ARE YOU NOMINALLY OR REALLY ON TRACK TO YOUR RETIREMENT GOALS?
Nominal vs. Real Income Explained
The most familiar use of the terms “nominal” and “real” in describing income is with government and corporate accounting methods. For instance, when a company reports earnings growth of six percent, it is typically stated in nominal terms on its financial statement.
However, when it is measured in real terms, it is adjusted for inflation. The company reports nominal income because it creates a better perception; however, for planning purposes, it uses real income so it knows what its actual capacity is for buying new inventory, producing new goods or hiring new staff.
The same concept applies to consumers, except they generally live in the “nominal” world based on what’s reported in their W-2s and deposited into their checking accounts.
What they don’t see it the effect of inflation on their purchasing power.

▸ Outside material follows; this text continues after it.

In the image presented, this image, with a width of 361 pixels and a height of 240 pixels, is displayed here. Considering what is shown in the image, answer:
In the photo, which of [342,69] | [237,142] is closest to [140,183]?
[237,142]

With an inflation rate of 3 percent, a basket of goods that cost $100 last year will cost $103 this year.
That may not seem like a lot, but 3 percent compounded over means the cost of that basket will double in about twenty years.
The Impact on Savings
The implications of nominal and real numbers become even more significant when they are applied to savings and other interest-bearing investments. Many people are relying upon their savings and investments in bonds to provide a secure source of retirement funds.
As a result of the sluggish economic conditions and the monetary policies of the Federal Reserve Bank, the yields on secure investment have been driven down to near zero. A certificate of deposit may pay 1.5 percent interest in nominal terms; however, in real terms, after inflation, the real rate of return is negative, and that too compounds itself over a period of time.
For many people affected by the economy, it may be bad enough to look at their finances and plan for their future in nominal terms much less having to deal with the reality of real income and yields. But, even those who have not been terribly impacted, looking at their future through nominal lenses can lead to a financial plan that comes up well short of their objectives.
An increasing number of people are having to rethink their retirement plans, and a many of them are not even thinking about retirement in the same terms as they once did. But, whether you expect to retire one day and live off of your savings, or you want to continue to work to maintain your standard of living, your planning needs to consider both the nominal income and investment returns and their “real” counterparts.